Com o desenvolvimento do potencial da área da tecnologia numérica, a digitalização 3D é uma opção interativa cada vez mais usada, pois as tecnologias necessárias evoluíram muito recentemente. Ela encontra aplicações tanto na indústria para controlar a qualidade da produção, na área da construção para digitalizar prédios, quanto e nos museus para escanear as peças de coleção com o objetivo de preservar o patrimônio científico e cultural (GRAYBURN, LISCHER-KATZ, et al., 2019).
Tem uma grande vontade da parte das instituições culturais para documentar o patrimônio cultural e histórico, e a digitalização tridimensional está muito solicitada porque aumenta a resolução dos dados armazenados (BOEHLER, W, MARBS, 2004). Para alguns museus se torna um assunto central quando as coleções são ameaçadas, como o Museu Nacional do Rio de Janeiro que sofreu um grande incêndio em 2018, e perdeu mais de 20 milhões de itens, tornando-se um dos maiores desastres culturais do Brasil (SICHEN, 2019).
Além do imperativo de armazenar itens numericamente, a análise e a medição não destrutivas são necessárias em muitas áreas, sejam culturais, científicas ou industriais. Com o avanço das capacidades dos escâneres 3D permitindo até a obtenção de textura fiel nos modelos tridimensionais, os programas de digitalização nunca foram tão uma pauta nos trabalhos de metrologia ao redor do mundo como nos dias atuais.
1.1 Motivação
Esse trabalho resulta de um projeto entre o setor de Mastozoologia do Museu Nacional - UFRJ (MN) e o Centro Brasileiro de Pesquisas Físicas (CBPF). Como muitos museus no mundo, o MN está em um processo de digitalização tridimensional da sua coleção a fim de obter dados com alta resolução, salvaguardar nos próprios servidores, mostrar ao público 1 objetos frágeis ou preciosos demais para serem expostos, ou para compartilhar com outros pesquisadores do mundo sem a retirada ou a manipulação das peças da coleção.
Como o único escâner tridimensional foi queimado no incêndio do MN com uma parte da coleção, o projeto de máquina de digitalização de baixo custo para objetos pequenos nasceu através de uma demanda no setor de Mastozoologia. Esse, trabalha principalmente com esqueletos de pequenos mamíferos (ex.: roedores e morcegos), os quais são muito pequenos (até um ou dois centímetros) e apresentam muitos detalhes. Assim, os pesquisadores enfrentam dificuldades em digitalizar essas peças, pois as máquinas disponíveis no mercado não oferecem essa possibilidade.
A equipe do setor fez uma montagem utilizando uma mesa estativa, onde a câmera era fixada em um braço horizontal tipo tripé e os objetos a serem digitalizados eram posicionados ao centro da mesa, apoiado em um aparato giratório (Figura 1). O pesquisador precisava tirar diversas fotos, girando o aparato entre as fotos para obter fotografias em diferentes ângulos; e editar o modelo numérico manualmente. Por fim, era realizado o upload das fotos em um software de reconstrução 3D a fim de criar o modelo digital. Contudo, esse processo era problemático, uma vez que o pesquisador responsável, com uma carga de trabalho excessiva, não poderia atender as demandas de uma tarefa que exigia tempo e repetição. O processo usado no MN precisava atenção permanente e exigia a dominação dos softwares de digitalização. Sendo assim, esse processo necessitava de uma automação tanto do mecanismo, quanto no processo de reconstrução 3D.

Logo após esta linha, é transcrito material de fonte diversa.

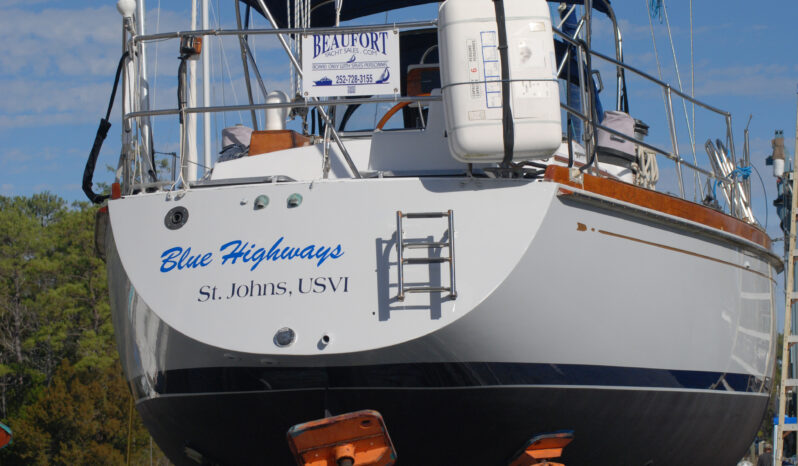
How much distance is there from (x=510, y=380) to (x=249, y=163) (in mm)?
1980

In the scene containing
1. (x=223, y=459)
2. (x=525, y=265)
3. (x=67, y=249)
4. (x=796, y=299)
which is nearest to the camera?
(x=525, y=265)

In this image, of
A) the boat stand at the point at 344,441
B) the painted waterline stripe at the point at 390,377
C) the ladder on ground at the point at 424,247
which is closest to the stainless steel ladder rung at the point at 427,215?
the ladder on ground at the point at 424,247

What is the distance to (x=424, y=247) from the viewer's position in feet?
15.9

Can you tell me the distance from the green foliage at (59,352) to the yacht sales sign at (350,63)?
28.5 metres

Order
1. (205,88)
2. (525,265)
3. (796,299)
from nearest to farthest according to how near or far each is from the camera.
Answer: (525,265), (796,299), (205,88)

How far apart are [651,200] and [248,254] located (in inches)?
87.1

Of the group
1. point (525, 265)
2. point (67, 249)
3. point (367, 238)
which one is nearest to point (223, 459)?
point (367, 238)

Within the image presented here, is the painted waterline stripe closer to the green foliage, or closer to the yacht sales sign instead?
the yacht sales sign

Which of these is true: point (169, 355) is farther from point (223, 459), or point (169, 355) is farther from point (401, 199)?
point (401, 199)

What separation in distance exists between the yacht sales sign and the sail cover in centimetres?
259

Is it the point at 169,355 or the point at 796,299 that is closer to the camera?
the point at 169,355

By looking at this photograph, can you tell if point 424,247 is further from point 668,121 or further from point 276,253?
point 668,121

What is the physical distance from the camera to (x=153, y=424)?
569 cm

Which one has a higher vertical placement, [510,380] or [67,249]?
[67,249]
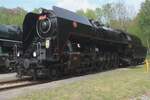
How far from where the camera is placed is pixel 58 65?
2086cm

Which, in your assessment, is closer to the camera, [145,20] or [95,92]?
[95,92]

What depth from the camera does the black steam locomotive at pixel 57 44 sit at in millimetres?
20203

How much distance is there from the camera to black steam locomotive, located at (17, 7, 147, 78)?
20203 mm

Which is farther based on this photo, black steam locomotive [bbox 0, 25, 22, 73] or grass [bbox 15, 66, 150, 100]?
black steam locomotive [bbox 0, 25, 22, 73]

Figura 1: Na esquerda, a montagem para digitalização 3D no Museu Nacional – UFRJ (MN) utilizada antes do projeto, e na direita a nuvem de pontos densa obtida (LOBO, GELFO, et al., 2019).
Além disso, os zoólogos passam horas tomando medidas em grande quantidade ao estudar os esqueletos para obterem robustez em suas análises estatísticas. Percebe-se, então, uma segunda oportunidade de melhoria: o processamento de dados a fim de obter medidas
2 automáticas de distâncias padrões. Como, por exemplo, o comprimento, a largura e a altura de crânios.
1.2 Objetivos
Esse trabalho tem como objetivo o desenvolvimento de um processo de aquisição automatizado de dados para digitalização 3D por estereofotogrametria que permitirá a medição mecânica de amostras frágeis, como descreve o diagrama SADT apresentado na Figura 2. O processo de medição é dividido em três etapas: a aquisição de dados, a reconstrução tridimensional estereofotogramétrica e a medição do modelo 3D. O projeto tem o objetivo de automatizar a primeira etapa.

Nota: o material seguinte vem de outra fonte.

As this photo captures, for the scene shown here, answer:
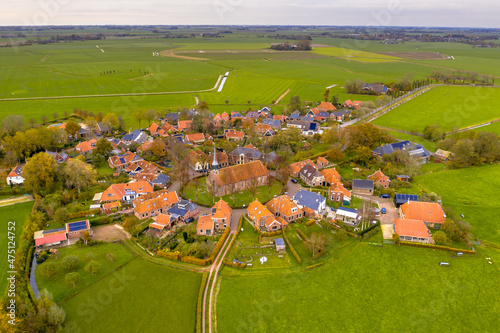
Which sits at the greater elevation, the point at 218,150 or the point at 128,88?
Answer: the point at 128,88

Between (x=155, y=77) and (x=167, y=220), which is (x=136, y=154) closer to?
(x=167, y=220)

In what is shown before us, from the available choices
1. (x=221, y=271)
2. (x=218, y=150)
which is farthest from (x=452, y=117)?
(x=221, y=271)

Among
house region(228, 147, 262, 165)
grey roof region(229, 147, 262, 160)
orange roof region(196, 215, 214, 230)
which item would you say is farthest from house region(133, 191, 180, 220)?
grey roof region(229, 147, 262, 160)

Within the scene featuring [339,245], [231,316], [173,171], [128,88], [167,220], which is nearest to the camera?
[231,316]

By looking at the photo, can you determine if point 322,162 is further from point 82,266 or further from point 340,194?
point 82,266

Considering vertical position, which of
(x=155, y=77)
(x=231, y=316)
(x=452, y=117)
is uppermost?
(x=155, y=77)

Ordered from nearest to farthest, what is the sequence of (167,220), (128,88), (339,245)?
(339,245) → (167,220) → (128,88)

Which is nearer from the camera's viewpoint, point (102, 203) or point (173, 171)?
point (102, 203)

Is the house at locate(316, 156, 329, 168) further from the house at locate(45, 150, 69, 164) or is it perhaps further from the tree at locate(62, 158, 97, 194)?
the house at locate(45, 150, 69, 164)
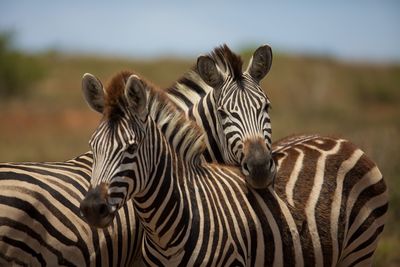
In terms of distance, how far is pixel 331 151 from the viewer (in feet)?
20.9

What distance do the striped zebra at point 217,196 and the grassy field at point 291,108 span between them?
345cm

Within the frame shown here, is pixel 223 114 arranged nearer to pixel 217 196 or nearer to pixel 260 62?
pixel 260 62

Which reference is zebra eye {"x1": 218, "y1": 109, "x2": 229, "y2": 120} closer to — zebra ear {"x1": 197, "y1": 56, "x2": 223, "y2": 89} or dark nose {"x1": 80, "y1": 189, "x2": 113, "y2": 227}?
zebra ear {"x1": 197, "y1": 56, "x2": 223, "y2": 89}

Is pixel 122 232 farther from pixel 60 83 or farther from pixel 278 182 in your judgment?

Figura 2: Diagrama SADT (structured analysis and design technique) do processo de medição mecânica não- destrutiva por digitalização estereofotogramétrica. Os quadrados representam as diferentes funções do processo. As setas entrando e saindo horizontalmente representam respetivamente as entradas e saídas. As setas verticais entrando por cima representam as coerções de controle. As setas verticais entrando por baixo representam os mecanismos de controle.

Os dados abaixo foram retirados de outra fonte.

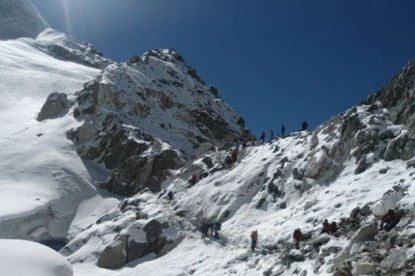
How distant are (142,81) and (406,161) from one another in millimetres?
51604

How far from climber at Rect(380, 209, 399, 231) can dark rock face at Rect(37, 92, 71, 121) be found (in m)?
54.6

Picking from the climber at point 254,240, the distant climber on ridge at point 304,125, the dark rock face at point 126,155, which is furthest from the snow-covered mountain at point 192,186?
the distant climber on ridge at point 304,125

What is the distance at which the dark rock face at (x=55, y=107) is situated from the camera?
6862cm

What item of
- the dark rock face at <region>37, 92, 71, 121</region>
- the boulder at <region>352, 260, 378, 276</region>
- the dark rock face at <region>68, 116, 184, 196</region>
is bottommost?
the boulder at <region>352, 260, 378, 276</region>

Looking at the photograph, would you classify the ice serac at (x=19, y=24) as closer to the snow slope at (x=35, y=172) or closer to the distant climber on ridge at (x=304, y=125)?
the snow slope at (x=35, y=172)

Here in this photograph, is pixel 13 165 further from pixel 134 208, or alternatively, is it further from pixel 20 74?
pixel 20 74

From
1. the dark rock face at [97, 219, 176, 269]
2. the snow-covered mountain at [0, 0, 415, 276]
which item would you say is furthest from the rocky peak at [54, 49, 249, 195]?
the dark rock face at [97, 219, 176, 269]

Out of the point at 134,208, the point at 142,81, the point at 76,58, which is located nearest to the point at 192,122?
the point at 142,81

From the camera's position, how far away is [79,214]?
4509 centimetres

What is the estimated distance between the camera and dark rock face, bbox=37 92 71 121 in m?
68.6

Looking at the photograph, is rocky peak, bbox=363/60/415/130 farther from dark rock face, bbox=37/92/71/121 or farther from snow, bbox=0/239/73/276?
dark rock face, bbox=37/92/71/121

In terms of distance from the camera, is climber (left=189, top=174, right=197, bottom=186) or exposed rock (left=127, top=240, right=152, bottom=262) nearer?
exposed rock (left=127, top=240, right=152, bottom=262)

O objetivo final desse trabalho é de realizar um protótipo e quantificar sua precisão. Por atingir ele, foram identificados três objetivos específicos:
3
Conceber uma montagem experimental que permite a aquisição automática de dados necessários para digitalização estereofotogramétrica. Otimizar os parâmetros de aquisição para que a reconstrução do modelo 3D por estereofotogrametria seja o mais fiel possível à amostra. Estabelecer o protocolo de calibração do protótipo para quantificar a precisão.
1.3 Apresentação
A primeira parte do trabalho apresenta o fundamentação teórica necessária para entender o assunto tratado, começando com os principais conceitos de metrologia; seguidos pelos conceitos de estereofotogrametria, uma ciência fundamental na reconstrução do modelo 3D para nosso processo; e o princípio da tecnologia do focus-stacking, que permite fotografar objetos pequenos nas condições adequadas para serem processados.
Uma revisão dos trabalhos científicos é realizada no capítulo 3, a fim de mostrar quais são os avanços no mundo da pesquisa na área do estudo de objetos por digitalização fotogramétrica.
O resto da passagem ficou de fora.